#### WHAT NEEDS TO BE DONE:
Set out the lines from the line with "Is the dry grass" to the line with "2864 centimetres", both included, as a Markdown table with columns No and Line, numbering each line and omitting blank lines.
_ _ _ _
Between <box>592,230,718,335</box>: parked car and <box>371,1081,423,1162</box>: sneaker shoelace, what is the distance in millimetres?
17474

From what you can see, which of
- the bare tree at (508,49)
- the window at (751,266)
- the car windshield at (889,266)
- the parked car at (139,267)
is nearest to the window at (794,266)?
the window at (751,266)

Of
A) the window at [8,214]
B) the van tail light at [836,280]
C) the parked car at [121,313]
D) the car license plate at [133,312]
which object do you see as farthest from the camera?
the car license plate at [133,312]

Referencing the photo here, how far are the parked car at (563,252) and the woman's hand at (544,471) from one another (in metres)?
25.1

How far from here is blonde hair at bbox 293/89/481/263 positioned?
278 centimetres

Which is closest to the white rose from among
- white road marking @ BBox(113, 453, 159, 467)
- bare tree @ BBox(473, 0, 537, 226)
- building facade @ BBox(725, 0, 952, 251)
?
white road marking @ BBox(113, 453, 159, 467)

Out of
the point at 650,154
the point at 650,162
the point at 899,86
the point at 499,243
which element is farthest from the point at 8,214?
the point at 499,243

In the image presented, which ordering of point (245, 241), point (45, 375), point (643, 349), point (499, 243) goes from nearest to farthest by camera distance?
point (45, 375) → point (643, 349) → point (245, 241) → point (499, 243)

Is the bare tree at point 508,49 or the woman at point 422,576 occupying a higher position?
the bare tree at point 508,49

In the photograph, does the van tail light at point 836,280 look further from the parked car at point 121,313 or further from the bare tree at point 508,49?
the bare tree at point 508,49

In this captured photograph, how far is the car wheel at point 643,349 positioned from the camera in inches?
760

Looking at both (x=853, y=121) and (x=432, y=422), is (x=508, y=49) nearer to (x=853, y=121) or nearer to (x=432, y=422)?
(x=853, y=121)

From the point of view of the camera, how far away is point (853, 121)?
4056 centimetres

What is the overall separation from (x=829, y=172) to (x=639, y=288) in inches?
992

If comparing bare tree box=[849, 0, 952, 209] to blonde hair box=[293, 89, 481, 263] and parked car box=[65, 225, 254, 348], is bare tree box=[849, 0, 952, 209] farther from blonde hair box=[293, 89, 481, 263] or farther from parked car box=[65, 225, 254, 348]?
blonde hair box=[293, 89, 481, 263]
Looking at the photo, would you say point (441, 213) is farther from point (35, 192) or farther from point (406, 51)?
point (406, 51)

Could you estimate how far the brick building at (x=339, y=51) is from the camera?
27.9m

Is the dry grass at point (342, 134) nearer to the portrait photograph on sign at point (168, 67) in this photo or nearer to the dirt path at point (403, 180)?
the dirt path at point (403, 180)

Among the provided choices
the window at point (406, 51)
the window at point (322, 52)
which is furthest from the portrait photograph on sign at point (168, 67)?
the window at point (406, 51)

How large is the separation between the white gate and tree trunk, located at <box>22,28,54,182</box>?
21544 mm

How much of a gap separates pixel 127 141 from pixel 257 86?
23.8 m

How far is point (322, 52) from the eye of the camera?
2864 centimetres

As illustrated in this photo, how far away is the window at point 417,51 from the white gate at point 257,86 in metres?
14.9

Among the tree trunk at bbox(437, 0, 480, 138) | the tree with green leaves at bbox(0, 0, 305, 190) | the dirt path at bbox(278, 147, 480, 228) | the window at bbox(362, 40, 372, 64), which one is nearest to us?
_ _ _ _
#### RESPONSE:
| No | Line |
|---|---|
| 1 | Is the dry grass at point (342, 134) nearer to the portrait photograph on sign at point (168, 67) in this photo or nearer to the dirt path at point (403, 180)? |
| 2 | the dirt path at point (403, 180) |
| 3 | Among the provided choices |
| 4 | the window at point (406, 51) |
| 5 | the window at point (322, 52) |
| 6 | which is furthest from the portrait photograph on sign at point (168, 67)? |
| 7 | the window at point (406, 51) |
| 8 | How large is the separation between the white gate and tree trunk, located at <box>22,28,54,182</box>? |
| 9 | 21544 mm |
| 10 | How much of a gap separates pixel 127 141 from pixel 257 86? |
| 11 | 23.8 m |
| 12 | How far is point (322, 52) from the eye of the camera? |
| 13 | 2864 centimetres |